Excerpt provided:
====
The court then turned to what remedy was appropriate. The government argued that "the only way effectually to dissolve the monopoly is to remove the source of the monopoly power, viz., enjoin defendants from instituting patent infringement suits and to compel the patent-owning defendants to give all applicants royalty–free and unrestricted licenses." The court said it would put that issue off for a future hearing because:

[A]t this time, I am not certain the patents in suit should, as a practical matter, be virtually cancelled by the inclusion in the proposed decree of the provisions commanding royalty-free licensing. I have no doubt that there may be judicial death-sentence of a patent in a proper case, but I must be convinced that this is the case.

==Further proceedings in district court==

● Several months later the district court held a further hearing on relief.

First, the court ruled over the defendants' opposition that the injunction against continued violation should extend to the individual defendants, "in view of the fact that they were real forces in the combination and not merely employees carrying out corporate policies"
====
(Stored records)
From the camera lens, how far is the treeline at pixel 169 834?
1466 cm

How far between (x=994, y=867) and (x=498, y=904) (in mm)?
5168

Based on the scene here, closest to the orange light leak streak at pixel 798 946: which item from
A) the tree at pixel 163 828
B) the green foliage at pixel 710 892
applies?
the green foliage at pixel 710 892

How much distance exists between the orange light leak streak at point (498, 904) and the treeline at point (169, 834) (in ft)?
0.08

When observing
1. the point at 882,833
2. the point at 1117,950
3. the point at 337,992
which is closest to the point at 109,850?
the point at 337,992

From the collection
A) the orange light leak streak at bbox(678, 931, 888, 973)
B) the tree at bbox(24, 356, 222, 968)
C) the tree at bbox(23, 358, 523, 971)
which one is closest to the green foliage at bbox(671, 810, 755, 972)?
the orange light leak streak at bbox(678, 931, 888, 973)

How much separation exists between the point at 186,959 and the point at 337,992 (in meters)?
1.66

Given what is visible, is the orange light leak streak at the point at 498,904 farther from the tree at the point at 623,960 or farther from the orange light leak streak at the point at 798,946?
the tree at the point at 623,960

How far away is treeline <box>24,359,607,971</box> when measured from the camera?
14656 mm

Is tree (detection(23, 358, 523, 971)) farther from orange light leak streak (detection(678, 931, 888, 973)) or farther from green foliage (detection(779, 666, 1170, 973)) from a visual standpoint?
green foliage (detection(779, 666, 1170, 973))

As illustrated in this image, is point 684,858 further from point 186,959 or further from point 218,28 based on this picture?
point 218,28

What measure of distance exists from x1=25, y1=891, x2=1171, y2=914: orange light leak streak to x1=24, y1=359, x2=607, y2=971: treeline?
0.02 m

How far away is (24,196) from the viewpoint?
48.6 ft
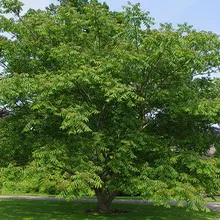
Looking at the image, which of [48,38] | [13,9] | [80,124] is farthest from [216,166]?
[13,9]

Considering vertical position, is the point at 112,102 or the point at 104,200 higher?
the point at 112,102

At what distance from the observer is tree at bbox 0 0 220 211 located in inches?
413

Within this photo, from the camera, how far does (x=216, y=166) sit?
11.8m

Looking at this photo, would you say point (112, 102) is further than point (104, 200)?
No

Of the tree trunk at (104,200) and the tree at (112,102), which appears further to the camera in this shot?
the tree trunk at (104,200)

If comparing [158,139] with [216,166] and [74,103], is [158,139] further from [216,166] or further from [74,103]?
[74,103]

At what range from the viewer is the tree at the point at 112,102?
10.5 meters

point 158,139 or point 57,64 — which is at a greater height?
point 57,64

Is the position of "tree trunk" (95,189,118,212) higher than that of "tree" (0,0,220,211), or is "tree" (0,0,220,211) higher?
"tree" (0,0,220,211)

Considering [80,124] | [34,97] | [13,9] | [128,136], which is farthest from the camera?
[13,9]

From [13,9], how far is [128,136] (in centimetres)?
693

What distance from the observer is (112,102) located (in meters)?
13.0

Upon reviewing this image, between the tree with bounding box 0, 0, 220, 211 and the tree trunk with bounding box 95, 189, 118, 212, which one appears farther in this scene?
the tree trunk with bounding box 95, 189, 118, 212

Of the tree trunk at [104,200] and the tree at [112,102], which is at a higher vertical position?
the tree at [112,102]
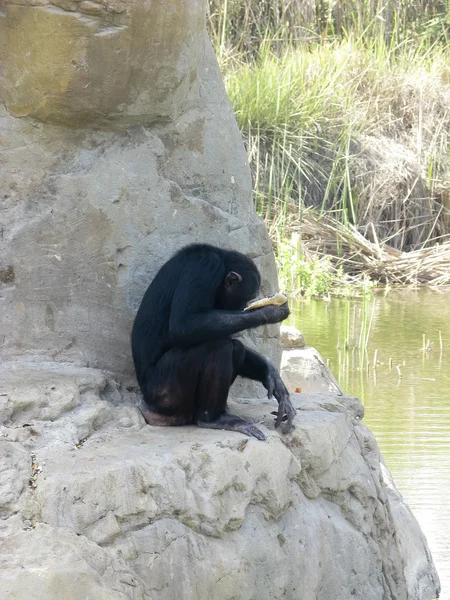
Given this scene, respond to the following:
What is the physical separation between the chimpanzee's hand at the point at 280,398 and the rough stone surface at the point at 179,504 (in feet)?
0.20

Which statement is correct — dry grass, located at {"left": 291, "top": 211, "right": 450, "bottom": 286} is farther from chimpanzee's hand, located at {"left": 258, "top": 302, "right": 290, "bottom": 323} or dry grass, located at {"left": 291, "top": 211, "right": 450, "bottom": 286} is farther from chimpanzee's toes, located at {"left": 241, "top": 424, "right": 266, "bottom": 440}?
chimpanzee's toes, located at {"left": 241, "top": 424, "right": 266, "bottom": 440}

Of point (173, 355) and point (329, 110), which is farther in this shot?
point (329, 110)

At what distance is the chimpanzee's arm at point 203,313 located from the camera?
14.1 ft

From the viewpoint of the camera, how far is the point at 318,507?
4.47m

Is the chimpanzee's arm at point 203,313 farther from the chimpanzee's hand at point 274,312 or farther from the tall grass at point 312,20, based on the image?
the tall grass at point 312,20

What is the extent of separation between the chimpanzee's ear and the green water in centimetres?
204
====
Problem 1: Set down the part of the patent monopoly excerpt that opens with the words containing "[A]t this time, I" and closes with "hearing on relief.", word for word.
Problem 2: Write the next part of the excerpt about the court's remedy for the patent monopoly, picking up right after its last line.
This listing has no connection to the excerpt about the patent monopoly case.

Answer box 1:
[A]t this time, I am not certain the patents in suit should, as a practical matter, be virtually cancelled by the inclusion in the proposed decree of the provisions commanding royalty-free licensing. I have no doubt that there may be judicial death-sentence of a patent in a proper case, but I must be convinced that this is the case.

==Further proceedings in district court==

● Several months later the district court held a further hearing on relief.

Answer box 2:
Conclusion of Law No. 19 had recited: "The defendants have effectuated a conspiracy to obtain and use patents and patent rights in violation of the Sherman Act and therefore should be enjoined from enforcing those patent rights, whether by suits for infringement or suits to collect royalties." Defendants moved to strike this conclusion and the corresponding paragraph of the proposed decree, which permanently enjoined the conduct. The court said the defendants are free to petition the court at any time in the future to argue that the effects of the abuse of the patents have been fully dissipated so as to reinstate patent enforceability. But that does not mean, the court added, that defendants' "mere declarations that they will carry the decree into effect" will suffice:

Exculpation in these cases consists of a change in the method of doing business. When and if defendants are able to show a course of conduct which is free from the present taint of illegality, then consideration will be given to [reinstate patent enforceability].

Finally, the court agreed with the defendants not to require reasonable-royalty or royalty-free licensing. The issue is pending in the Supreme in Hartford Empire Co. v. United States, the court said, and therefore consideration of the matter "will be postponed until after the Supreme Court speaks."

● A year later Vehicular moved for modification of the final decree.

Once again, removal of the injunction against individual defendants was sought. The court said nothing had changed in the interim to justify a modification of this provision.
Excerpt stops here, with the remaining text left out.